#### SUPPLIED DATA
^^^^^^^^

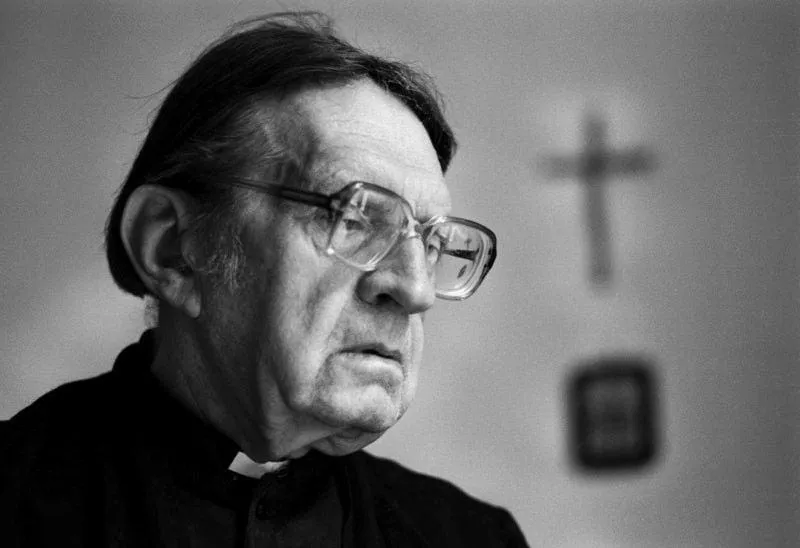 Poezja Jana Twardowskiego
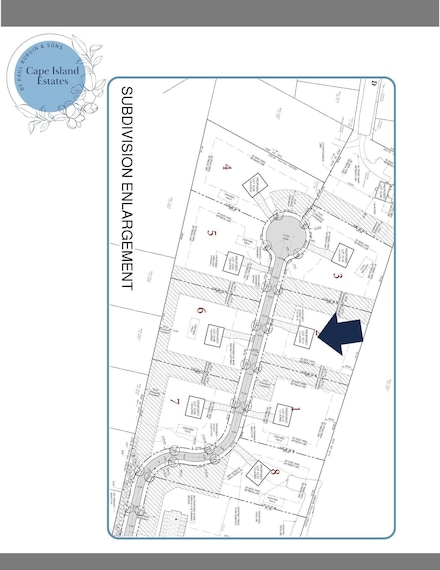 3 S Church St, Lower Township, NJ 08204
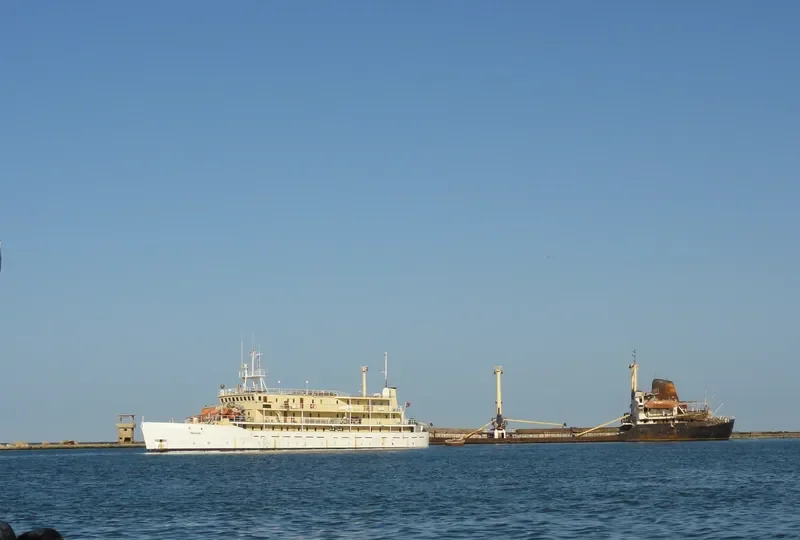 GOLDEN PALM General Cargo IMO 7636339 photo 8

^^^^^^^^

Write out the data once more exactly, omitting the pictures.

 Poezja Jana Twardowskiego
 3 S Church St, Lower Township, NJ 08204
 GOLDEN PALM General Cargo IMO 7636339 photo 8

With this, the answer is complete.